## ЗАДАНИЯ
[A] Кратко ответьте на вопросы по тексту о возвращении отряда из Афганистана.
(i) Какой протяжённости был марш от Лашкаргаха до Иолотани?
(ii) Сколько времени эшелон шёл до Чучково?
(iii) Из какой республики приехала жена рассказчика?
[B] Продолжите текст о возвращении отряда из Афганистана, начав сразу после его последнего предложения.

Отряд в составе бригады совершил 1200-километровый марш от Лашкаргаха до Иолотани. Первое, что я увидел на нашей стороне, переехав мост, – сарайчик с огромными буквами «БУФЕТ». В Иолотани мы несколько дней приводили себя в порядок в ожидании погрузки на эшелон до Чучково. В Иолотани генерал А. Колесников из Ставки популярно разъяснил нам, что афганская война в данное время не пользуется уважением в Союзе. К этому мы были не готовы… Находясь в Афганистане, мы не могли предполагать, что готовится развал Союза. Эшелон шёл до Чучково неделю. В пути от эшелона чуть было не отстал мой зам – Саша Белик, но это отдельная история.
А в Чучково в конце концов всё сложилось очень интересно. Пригоняем мы эшелон к месту постоянной дислокации отряда в Чучково. Я стою и обсуждаю с командирами порядок разгрузки. И вдруг видим – далеко от нас по рельсам женщина бежит. Командир бригады подполковник Анатолий Неделько, который рядом со мной стоял, говорит: «Слушай, так это твоя жена, наверное, бежит». Я отвечаю: «Не может быть, я её не приглашал, она и не знает, куда мы должны прибыть для разгрузки». Мне ведь некогда. Я эшелон разгружаю. Какая тут жена? Оказалась действительно жена. Никто не знал, когда мы сюда придём. Как она узнала время и место? До сих пор это остаётся тайной. А ведь приехала она из Эстонии в Рязанскую область 31 августа, а 1 сентября сын без мамы и папы пошёл в первый эстонский класс. Это было удивительное событие. Я до сих пор ей очень благодарен за это.

## ВЫБОРКА ДАННЫХ
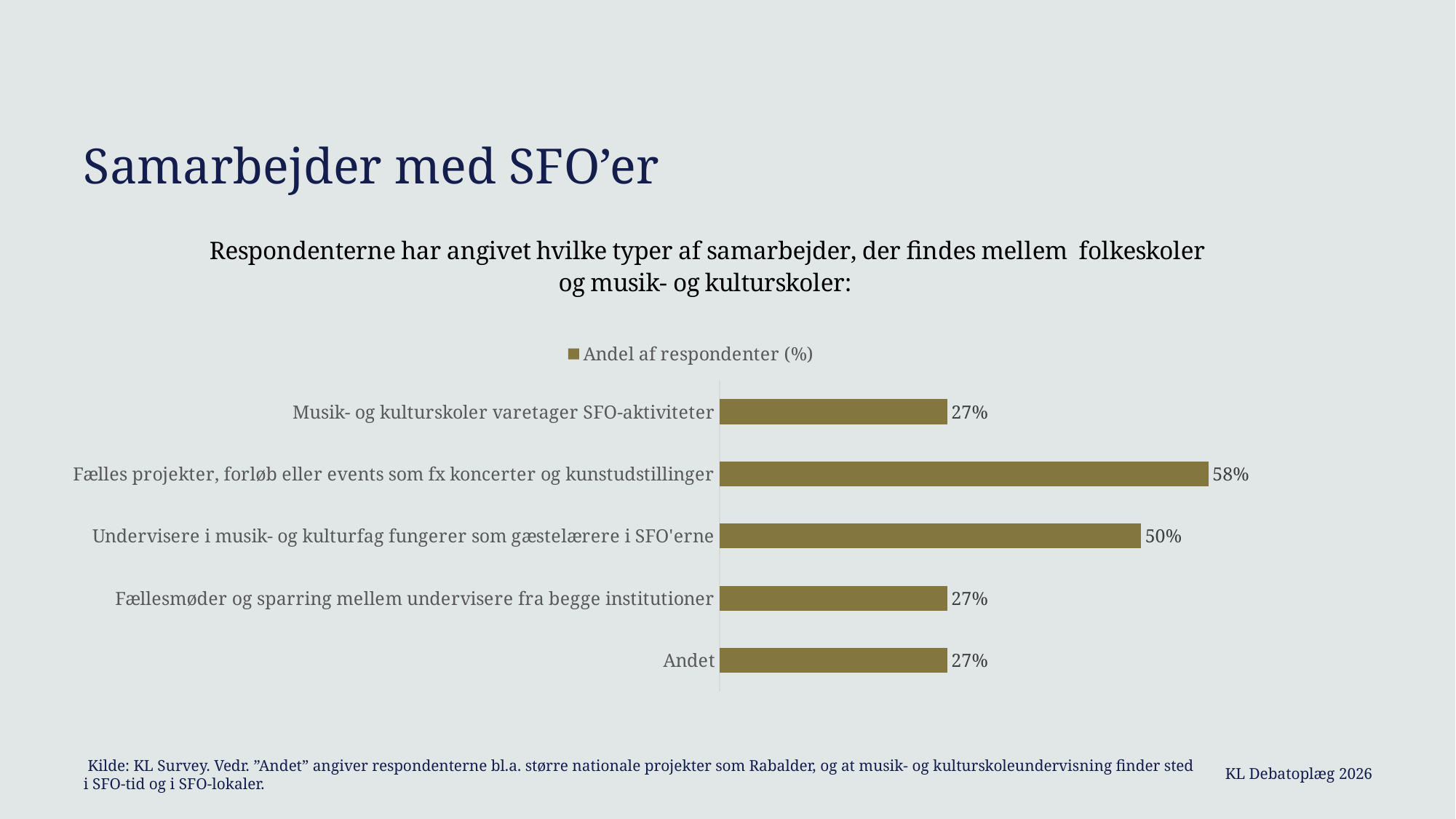
Which category has the highest value? Fælles projekter, forløb eller events som fx koncerter og kunstudstillinger What kind of chart is shown on the slide? Bar chart What is the difference between the values for "Fælles projekter, forløb eller events som fx koncerter og kunstudstillinger" and "Undervisere i musik- og kulturfag fungerer som gæstelærere i SFO'erne"? 8% Which is larger: the value for "Fælles projekter, forløb eller events som fx koncerter og kunstudstillinger" or the value for "Fællesmøder og sparring mellem undervisere fra begge institutioner"? Fælles projekter, forløb eller events som fx koncerter og kunstudstillinger What is the value for "Undervisere i musik- og kulturfag fungerer som gæstelærere i SFO'erne"? 50% What is the value for "Andet"? 27% What is the value for "Musik- og kulturskoler varetager SFO-aktiviteter"? 27% What is the value for "Fælles projekter, forløb eller events som fx koncerter og kunstudstillinger"? 58% How many series does the legend list? 1 What is the difference between the values for "Undervisere i musik- og kulturfag fungerer som gæstelærere i SFO'erne" and "Andet"? 23% What is the legend entry of the chart? Andel af respondenter (%) How many categories are shown in the chart? 5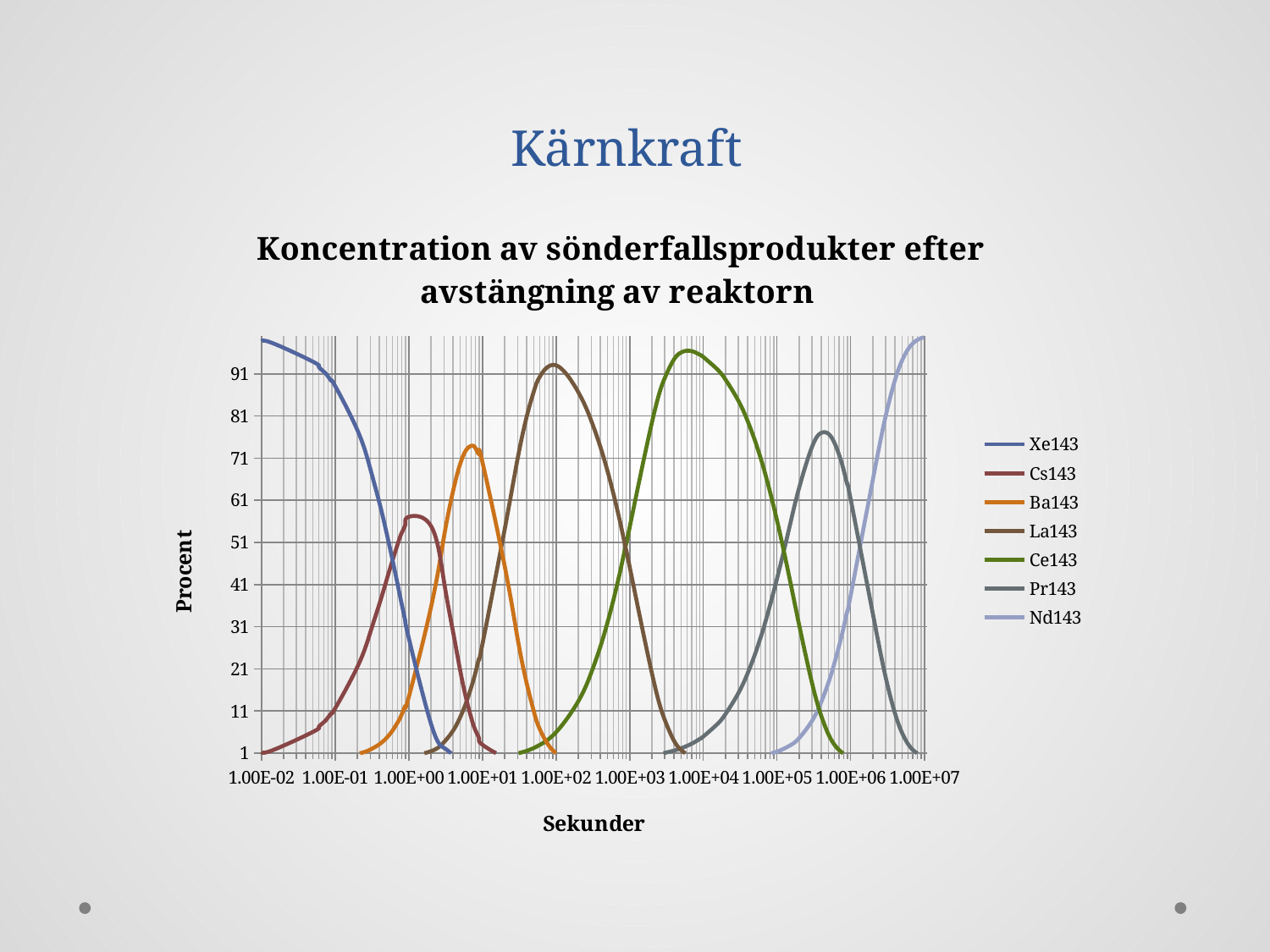
Is the peak value of La143 greater or less than 81? greater What is the label of the vertical axis? Procent Which series has the lowest peak value? Cs143 How many series does the legend list? 7 Is the peak value of Pr143 greater or less than 71? greater Which series has a higher peak, Cs143 or Ba143? Ba143 Which series has a higher peak, Ce143 or Pr143? Ce143 What kind of chart is shown on the slide? line chart What is the title of the chart? Koncentration av sönderfallsprodukter efter avstängning av reaktorn Does the Xe143 series rise or fall along the x axis? fall Does the Nd143 series rise or fall along the x axis? rise Is the peak value of Cs143 greater or less than 61? less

## ОТВЕТЫ К ЗАДАНИЯМ
[A]
(i) 1200 километров.
(ii) Неделю.
(iii) Из Эстонии.

[B]
Пограничник
Главная задача вертолётчиков погранвойск СССР – огневая поддержка и обеспечение действий своих боевых групп на территории Афганистана. Бои для пограничников как начались в конце 1979 года, так и продолжались до конца девяностых. О практически никому не известных эпизодах той тайной войны, которую в течение почти двадцати лет вели на границе Таджикистана и Афганистана с душманами сначала советские, а потом уже и российские пограничники, рассказывает Герой России подполковник ФСБ Юрий Иванович Ставицкий:
– Общее количество боевых вылетов у меня более семисот. Но были у нас и такие лётчики, которые имели по тысяча двести вылетов. Втягивается человек в этот ритм и уже сам не хочет уезжать. А я, в общем-то, завидовал лётчикам армейской авиации: на год прилетели, отбомбились, отстрелялись – и домой!.. А мне пришлось провести на границе с Афганистаном с 1981 года по 1989 год. Психологически помогало то, что базировались мы всё-таки на территории Советского Союза.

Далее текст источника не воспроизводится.